**What you have to do:** Print back each record unchanged, without pictures.
········
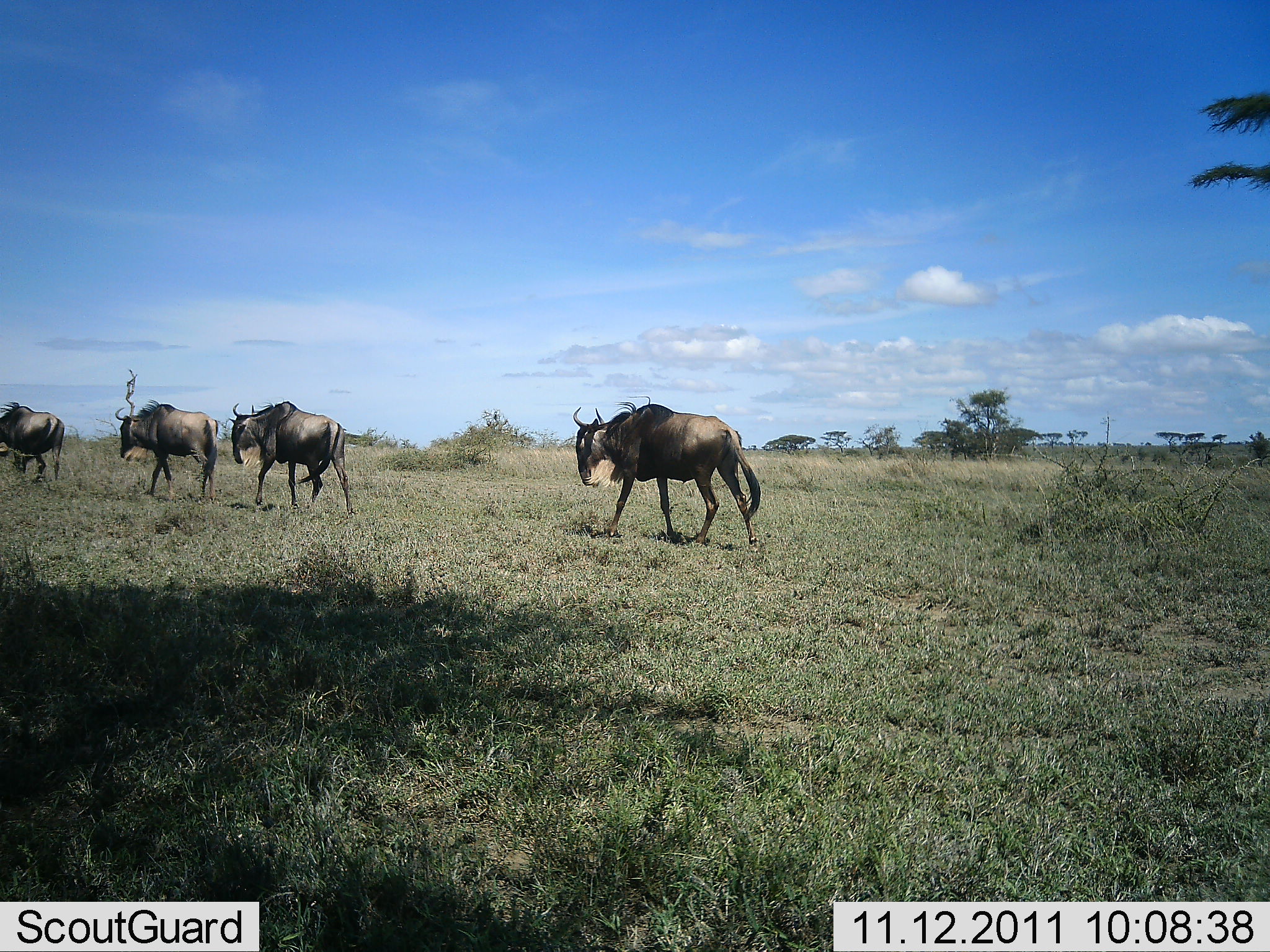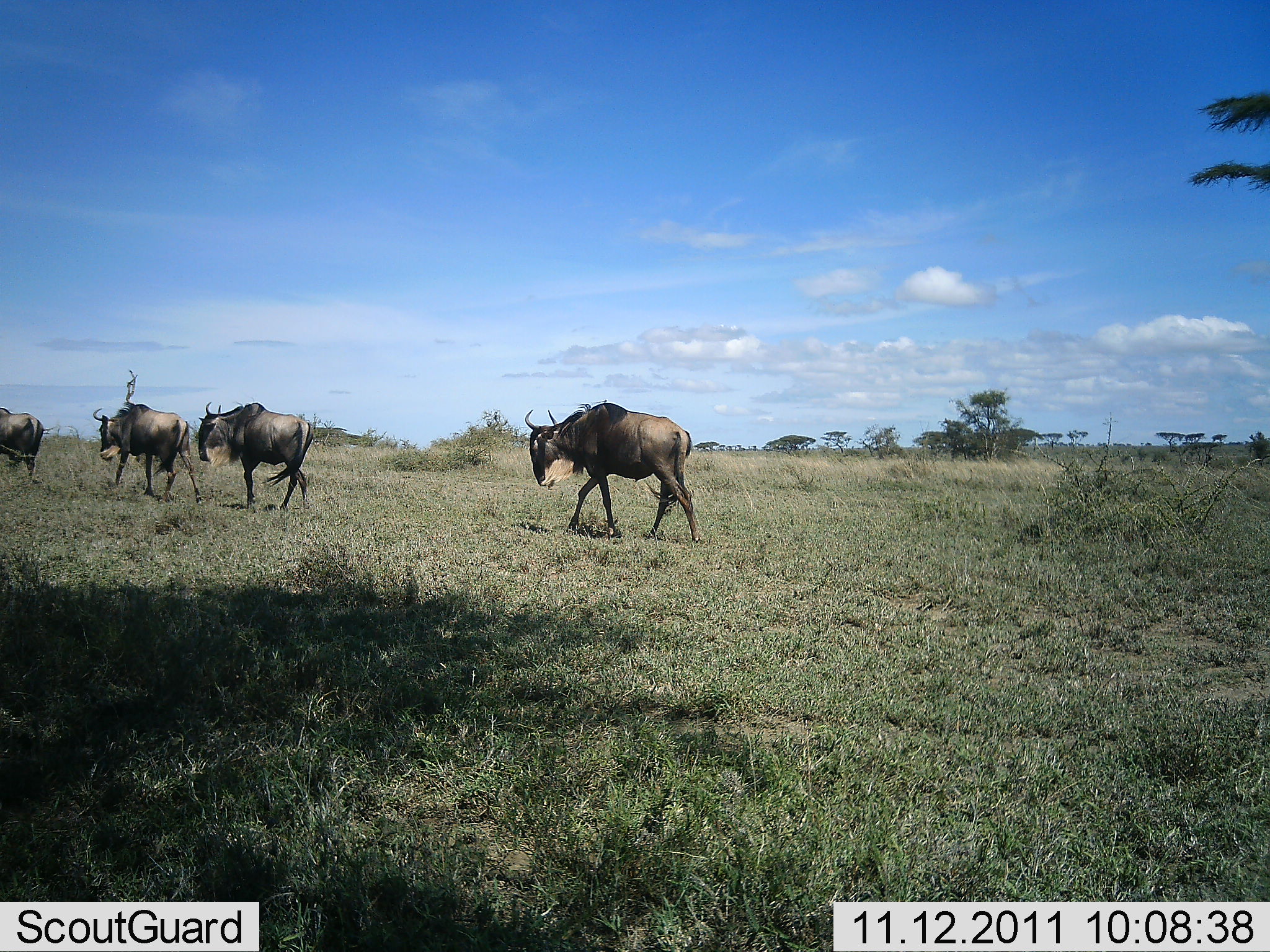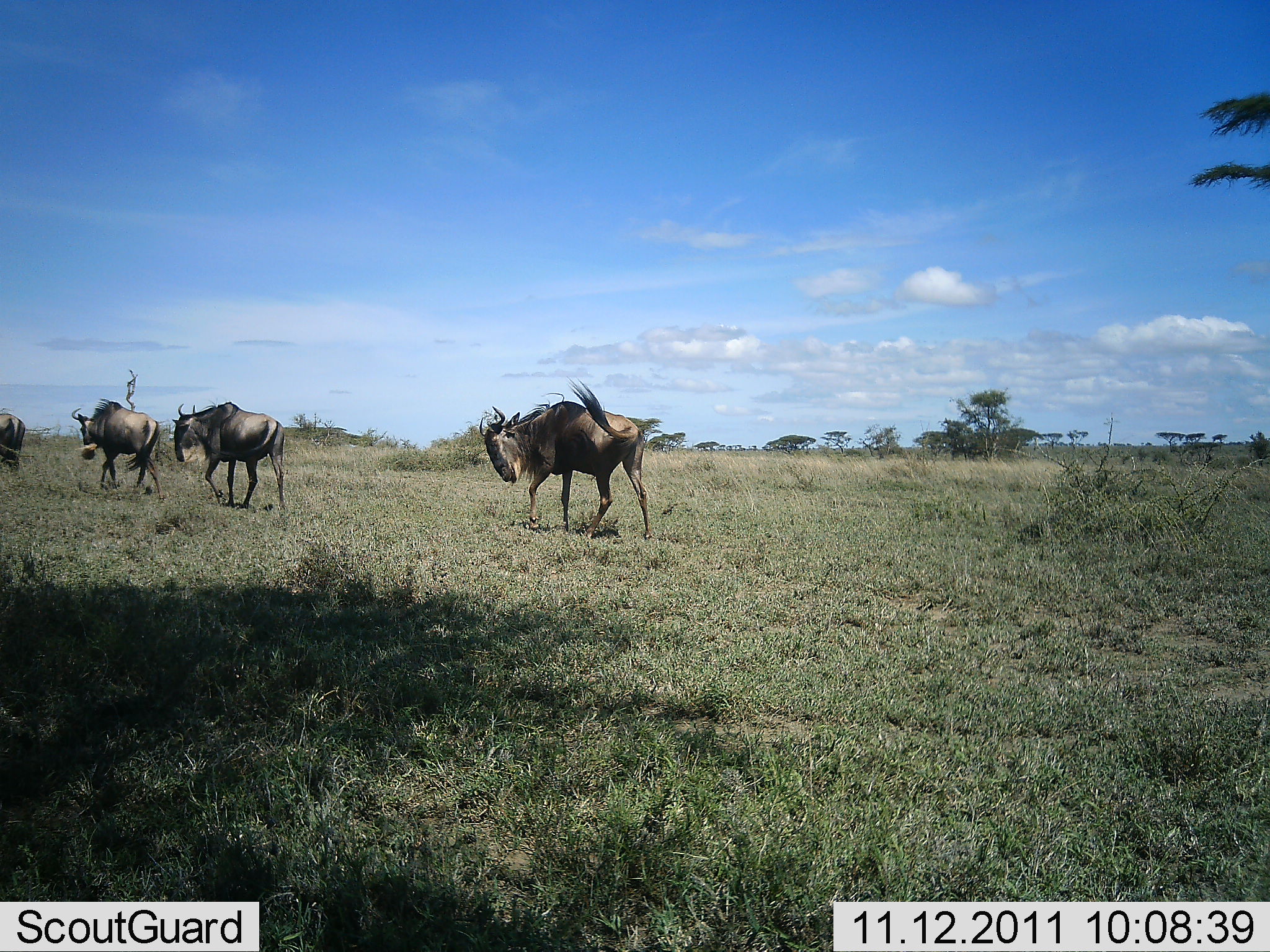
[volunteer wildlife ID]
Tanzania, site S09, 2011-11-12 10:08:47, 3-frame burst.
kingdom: Animalia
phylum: Chordata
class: Mammalia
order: Artiodactyla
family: Bovidae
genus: Connochaetes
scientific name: Connochaetes taurinus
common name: blue wildebeest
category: wildebeest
Wildebeest (blue wildebeest) (Connochaetes taurinus), count 4. Behavior (volunteer vote fractions): standing 8%, resting 0%, moving 100%, interacting 0%. Young present (vote fraction): 0%. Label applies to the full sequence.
········
**Solution for this problem:**
[volunteer wildlife ID]
Tanzania, site S09, 2011-11-12 10:08:47, 3-frame burst.
kingdom: Animalia
phylum: Chordata
class: Mammalia
order: Artiodactyla
family: Bovidae
genus: Connochaetes
scientific name: Connochaetes taurinus
common name: blue wildebeest
category: wildebeest
Wildebeest (blue wildebeest) (Connochaetes taurinus), count 4. Behavior (volunteer vote fractions): standing 8%, resting 0%, moving 100%, interacting 0%. Young present (vote fraction): 0%. Label applies to the full sequence.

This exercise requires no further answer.